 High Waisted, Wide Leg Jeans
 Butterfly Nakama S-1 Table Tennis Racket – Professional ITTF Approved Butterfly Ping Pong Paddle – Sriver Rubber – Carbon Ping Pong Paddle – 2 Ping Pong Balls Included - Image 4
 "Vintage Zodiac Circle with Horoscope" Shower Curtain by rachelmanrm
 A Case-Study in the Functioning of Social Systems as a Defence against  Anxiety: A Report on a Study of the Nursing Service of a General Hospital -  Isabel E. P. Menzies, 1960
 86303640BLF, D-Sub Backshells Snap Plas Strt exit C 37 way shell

==

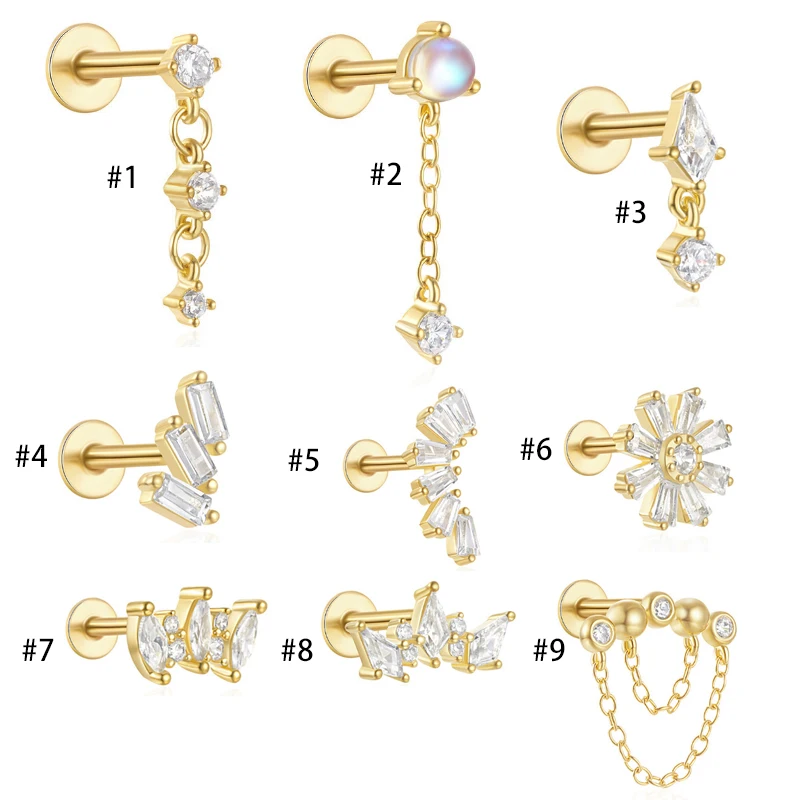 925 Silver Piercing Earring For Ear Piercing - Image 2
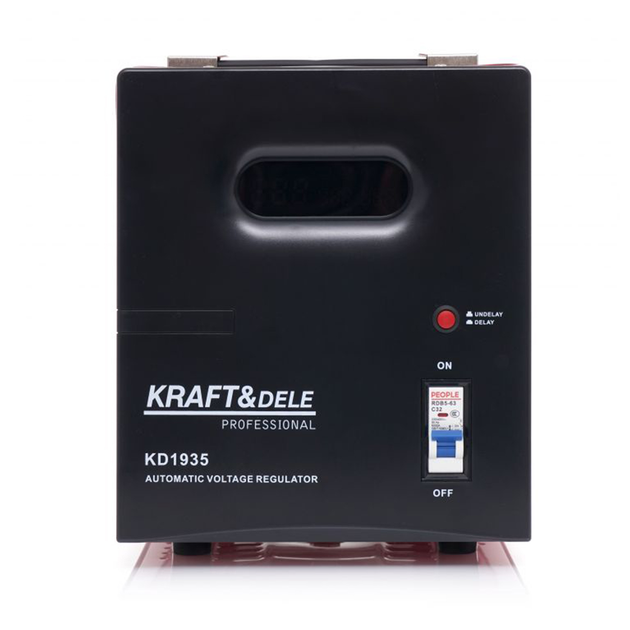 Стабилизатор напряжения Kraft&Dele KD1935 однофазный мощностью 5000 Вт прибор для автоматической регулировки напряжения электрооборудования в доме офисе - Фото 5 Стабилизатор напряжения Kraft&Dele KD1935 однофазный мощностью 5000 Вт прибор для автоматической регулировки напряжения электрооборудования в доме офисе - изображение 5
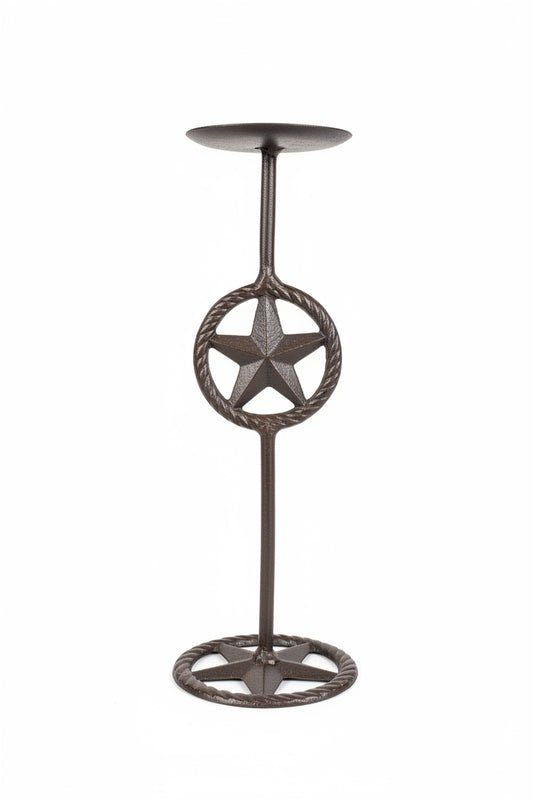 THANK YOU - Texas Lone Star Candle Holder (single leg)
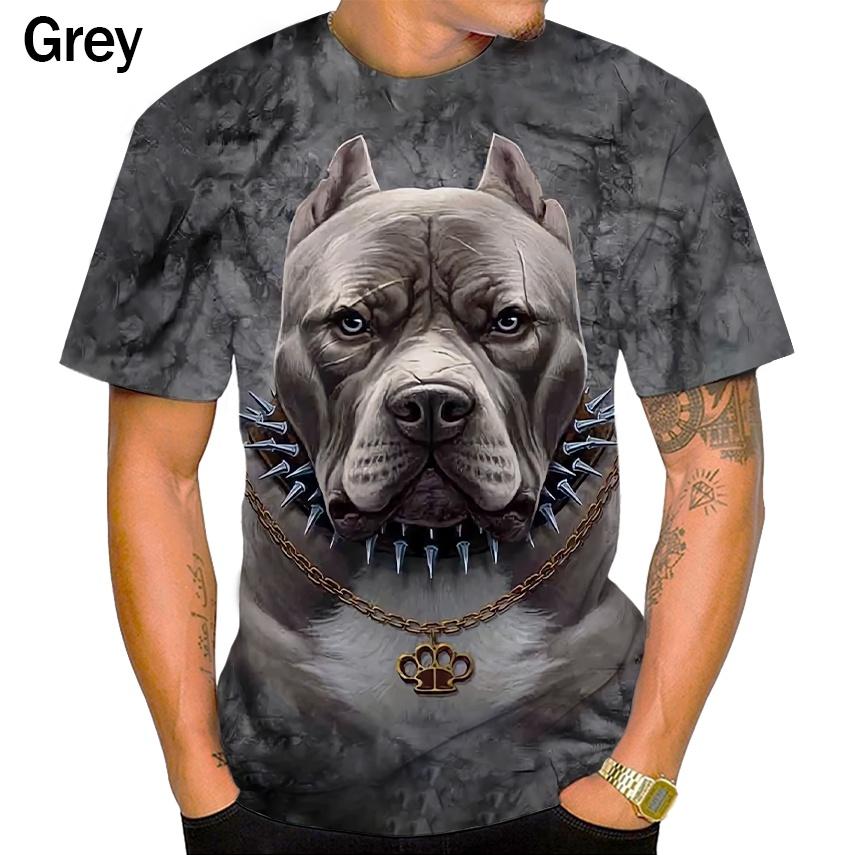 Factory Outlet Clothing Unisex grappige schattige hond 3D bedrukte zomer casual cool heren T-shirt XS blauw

▶ [EXERCISE GOAL]:
Would you print exactly and only the lines of the material above that run from the line with "High Waisted, Wide Leg Jeans" through the line with "Butterfly Nakama S-1", both included?

▶ [RESULT OF THIS EXERCISE]:
 High Waisted, Wide Leg Jeans
 Butterfly Nakama S-1 Table Tennis Racket – Professional ITTF Approved Butterfly Ping Pong Paddle – Sriver Rubber – Carbon Ping Pong Paddle – 2 Ping Pong Balls Included - Image 4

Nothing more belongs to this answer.